(JOB 1): Name the development milestone releases (DMR) whose new features, improvements, and bug fixes the TiDB 7.5.0 release notes say are included in 7.5.0.
(JOB 2): Continue the TiDB 7.5.0 release notes from the end of the passage shown.

(EXCERPTED TEXT):
= = = =

TiDB 7.5.0 Release Notes

Release date: December 1, 2023

TiDB version: 7.5.0

Quick access: Quick start | Production deployment

TiDB 7.5.0 is a Long-Term Support Release (LTS).

Compared with the previous LTS 7.1.0, 7.5.0 includes new features, improvements, and bug fixes released in 7.2.0-DMR, 7.3.0-DMR, and 7.4.0-DMR. When you upgrade from 7.1.x to 7.5.0, you can download the TiDB Release Notes PDF to view all release notes between the two LTS versions. The following table lists some highlights from 7.2.0 to 7.5.0:

Category	Feature	Description
Scalability and Performance	Support running multiple `ADD INDEX` statements in parallel	This feature allows for concurrent jobs to add multiple indexes for a single table. Previously, it would take the time of X plus the time of Y to execute two `ADD INDEX` statements simultaneously (X and Y). With this feature, adding two indexes X and Y in one SQL can be concurrently executed, and the total execution time of DDL is significantly reduced. Especially in scenarios with wide tables, internal test data shows that performance can be improved by up to 94%.

= = = =

(GIVEN DATA):
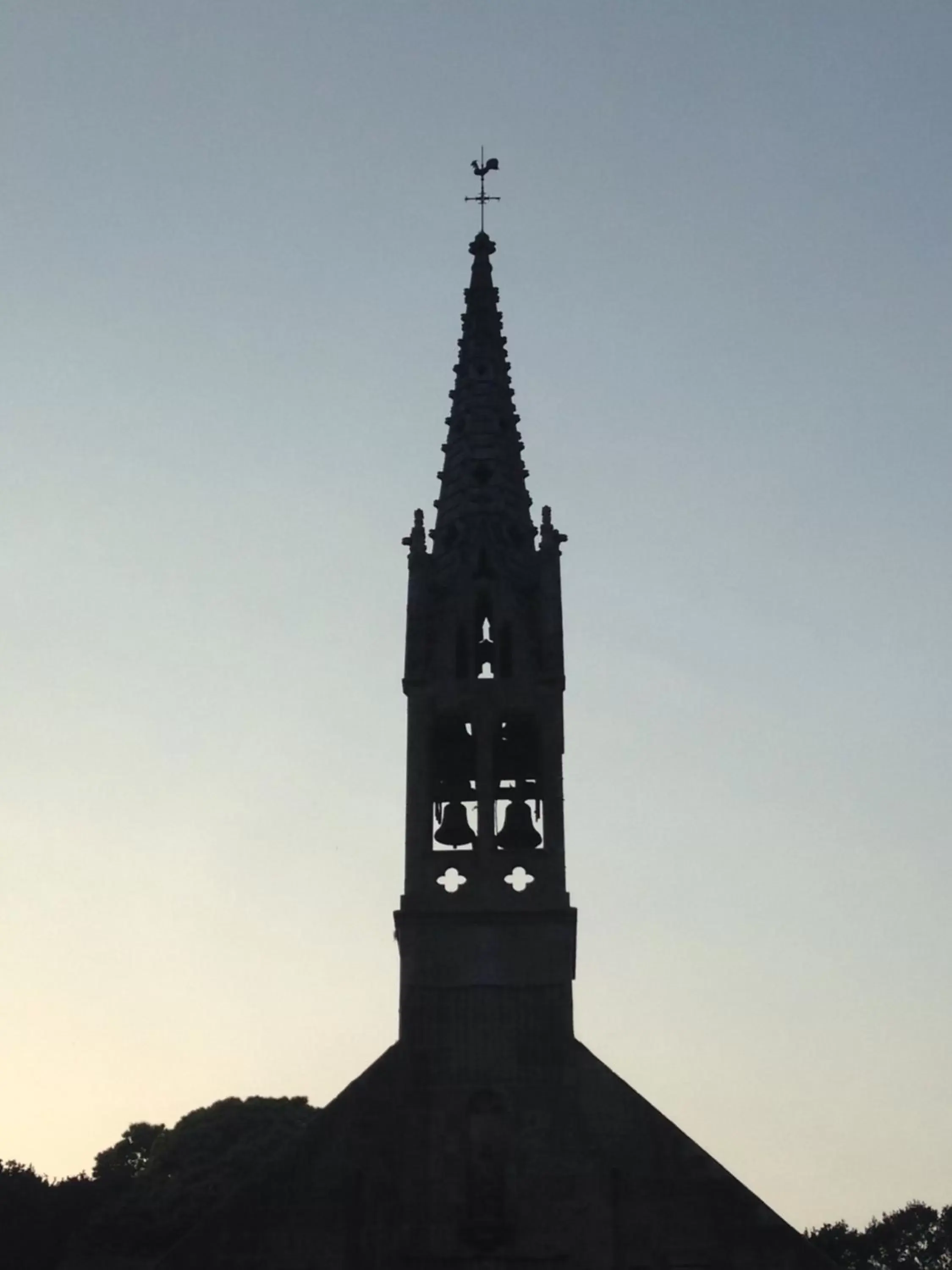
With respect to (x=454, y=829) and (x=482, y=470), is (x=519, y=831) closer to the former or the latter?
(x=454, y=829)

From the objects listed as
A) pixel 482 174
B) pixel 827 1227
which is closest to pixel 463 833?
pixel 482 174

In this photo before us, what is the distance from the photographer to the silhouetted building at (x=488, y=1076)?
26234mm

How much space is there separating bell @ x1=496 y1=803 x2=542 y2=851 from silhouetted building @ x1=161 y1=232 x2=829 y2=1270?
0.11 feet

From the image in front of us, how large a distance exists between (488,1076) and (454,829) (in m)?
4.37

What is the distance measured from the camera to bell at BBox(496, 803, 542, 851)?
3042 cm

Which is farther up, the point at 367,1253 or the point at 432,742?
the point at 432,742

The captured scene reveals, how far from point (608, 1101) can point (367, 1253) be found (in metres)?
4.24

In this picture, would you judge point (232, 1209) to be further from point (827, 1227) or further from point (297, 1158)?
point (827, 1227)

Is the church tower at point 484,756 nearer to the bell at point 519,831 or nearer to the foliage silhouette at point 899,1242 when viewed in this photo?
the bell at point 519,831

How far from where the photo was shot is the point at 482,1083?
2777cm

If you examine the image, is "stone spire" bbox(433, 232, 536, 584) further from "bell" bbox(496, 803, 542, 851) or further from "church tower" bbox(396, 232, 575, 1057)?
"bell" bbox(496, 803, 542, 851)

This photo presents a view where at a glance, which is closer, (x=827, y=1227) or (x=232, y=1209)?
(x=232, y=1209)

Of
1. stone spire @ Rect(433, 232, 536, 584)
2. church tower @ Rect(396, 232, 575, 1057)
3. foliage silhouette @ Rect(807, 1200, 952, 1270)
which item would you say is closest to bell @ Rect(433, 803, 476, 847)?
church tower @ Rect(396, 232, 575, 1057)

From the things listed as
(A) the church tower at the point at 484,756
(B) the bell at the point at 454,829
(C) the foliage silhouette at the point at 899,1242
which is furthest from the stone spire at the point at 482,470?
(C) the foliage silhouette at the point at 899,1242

= = = =

(WRITTEN ANSWER 1): 7.2.0-DMR, 7.3.0-DMR, 7.4.0-DMR

(WRITTEN ANSWER 2):
Reliability and Availability	Optimize Global Sort (experimental, introduced in v7.4.0)	TiDB v7.1.0 introduced the Distributed eXecution Framework (DXF). For tasks that take advantage of this framework, v7.4 introduces global sorting to eliminate the unnecessary I/O, CPU, and memory spikes caused by temporarily out-of-order data during data re-organization tasks. The global sorting takes advantage of external shared object storage (Amazon S3 in this first iteration) to store intermediary files during the job, adding flexibility and cost savings. Operations like `ADD INDEX` and `IMPORT INTO` will be faster, more resilient, more stable, more flexible, and cost less to run.
	Resource control for background tasks (experimental, introduced in v7.4.0)	In v7.1.0, the Resource Control feature was introduced to mitigate resource and storage access interference between workloads. TiDB v7.4.0 applied this control to the priority of background tasks as well. In v7.4.0, Resource Control now identifies and manages the priority of background task execution, such as auto-analyze, Backup & Restore, bulk load with TiDB Lightning, and online DDL. In future releases, this control will eventually apply to all background tasks.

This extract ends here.